#### Dataset rows
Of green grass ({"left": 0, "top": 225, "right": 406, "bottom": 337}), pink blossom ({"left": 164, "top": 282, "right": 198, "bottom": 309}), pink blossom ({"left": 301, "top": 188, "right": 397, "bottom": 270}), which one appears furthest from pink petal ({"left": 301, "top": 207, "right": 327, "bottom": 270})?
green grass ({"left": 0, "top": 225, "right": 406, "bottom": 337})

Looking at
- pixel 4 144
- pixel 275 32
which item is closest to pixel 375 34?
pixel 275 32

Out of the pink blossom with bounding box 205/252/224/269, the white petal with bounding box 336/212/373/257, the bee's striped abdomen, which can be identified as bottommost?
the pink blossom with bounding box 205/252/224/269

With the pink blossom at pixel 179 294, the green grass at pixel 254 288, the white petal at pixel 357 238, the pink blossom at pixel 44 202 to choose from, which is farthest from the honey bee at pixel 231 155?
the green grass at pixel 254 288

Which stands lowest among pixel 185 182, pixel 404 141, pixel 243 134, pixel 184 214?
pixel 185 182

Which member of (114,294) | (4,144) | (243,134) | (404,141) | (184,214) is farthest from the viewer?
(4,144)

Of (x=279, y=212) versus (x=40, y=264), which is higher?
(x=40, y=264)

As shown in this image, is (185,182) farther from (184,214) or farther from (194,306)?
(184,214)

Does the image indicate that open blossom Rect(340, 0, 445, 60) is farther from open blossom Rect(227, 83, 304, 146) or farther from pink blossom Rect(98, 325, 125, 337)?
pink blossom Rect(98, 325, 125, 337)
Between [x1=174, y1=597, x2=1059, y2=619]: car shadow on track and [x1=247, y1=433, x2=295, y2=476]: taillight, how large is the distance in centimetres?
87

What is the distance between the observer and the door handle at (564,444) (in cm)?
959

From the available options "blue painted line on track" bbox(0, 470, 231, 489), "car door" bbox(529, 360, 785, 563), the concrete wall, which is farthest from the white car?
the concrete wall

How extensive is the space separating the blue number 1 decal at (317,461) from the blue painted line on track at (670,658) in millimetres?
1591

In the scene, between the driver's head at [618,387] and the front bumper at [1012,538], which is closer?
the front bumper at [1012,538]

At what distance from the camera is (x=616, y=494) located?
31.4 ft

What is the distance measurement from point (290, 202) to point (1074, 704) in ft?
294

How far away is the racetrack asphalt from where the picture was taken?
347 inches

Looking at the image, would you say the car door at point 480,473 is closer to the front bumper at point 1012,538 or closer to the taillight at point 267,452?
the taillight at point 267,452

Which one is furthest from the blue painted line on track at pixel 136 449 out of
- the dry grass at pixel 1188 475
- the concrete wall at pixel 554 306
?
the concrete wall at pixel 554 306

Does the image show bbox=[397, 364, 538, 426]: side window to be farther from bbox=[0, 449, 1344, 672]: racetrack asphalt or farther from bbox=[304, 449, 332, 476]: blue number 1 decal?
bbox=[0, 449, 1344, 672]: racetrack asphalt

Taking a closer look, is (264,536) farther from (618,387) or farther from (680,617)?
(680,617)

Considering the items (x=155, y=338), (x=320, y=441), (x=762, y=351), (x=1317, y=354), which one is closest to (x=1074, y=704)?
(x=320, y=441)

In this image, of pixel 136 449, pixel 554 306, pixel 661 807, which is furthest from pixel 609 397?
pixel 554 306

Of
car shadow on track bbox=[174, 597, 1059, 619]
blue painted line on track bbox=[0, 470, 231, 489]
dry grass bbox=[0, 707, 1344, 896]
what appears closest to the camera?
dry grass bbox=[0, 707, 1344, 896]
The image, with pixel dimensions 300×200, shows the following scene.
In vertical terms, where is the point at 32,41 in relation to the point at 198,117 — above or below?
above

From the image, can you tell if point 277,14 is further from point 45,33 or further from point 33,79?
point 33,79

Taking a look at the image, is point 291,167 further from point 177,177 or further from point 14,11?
########
## Aim of the task
Starting at the line containing "Considering the items" and ending with the last of the lines above, present each line as a row in a Markdown table, skipping blank lines. Use a column headed Row for the row number and a column headed Content for the line.

## Result of this task
| Row | Content |
|---|---|
| 1 | Considering the items (x=155, y=338), (x=320, y=441), (x=762, y=351), (x=1317, y=354), which one is closest to (x=1074, y=704)? |
| 2 | (x=320, y=441) |
| 3 | In this image, of pixel 136 449, pixel 554 306, pixel 661 807, which is furthest from pixel 609 397? |
| 4 | pixel 554 306 |
| 5 | Of |
| 6 | car shadow on track bbox=[174, 597, 1059, 619] |
| 7 | blue painted line on track bbox=[0, 470, 231, 489] |
| 8 | dry grass bbox=[0, 707, 1344, 896] |
| 9 | what appears closest to the camera? |
| 10 | dry grass bbox=[0, 707, 1344, 896] |
| 11 | The image, with pixel dimensions 300×200, shows the following scene. |
| 12 | In vertical terms, where is the point at 32,41 in relation to the point at 198,117 — above or below? |
| 13 | above |
| 14 | From the image, can you tell if point 277,14 is further from point 45,33 or further from point 33,79? |
| 15 | point 33,79 |
| 16 | Taking a look at the image, is point 291,167 further from point 177,177 or further from point 14,11? |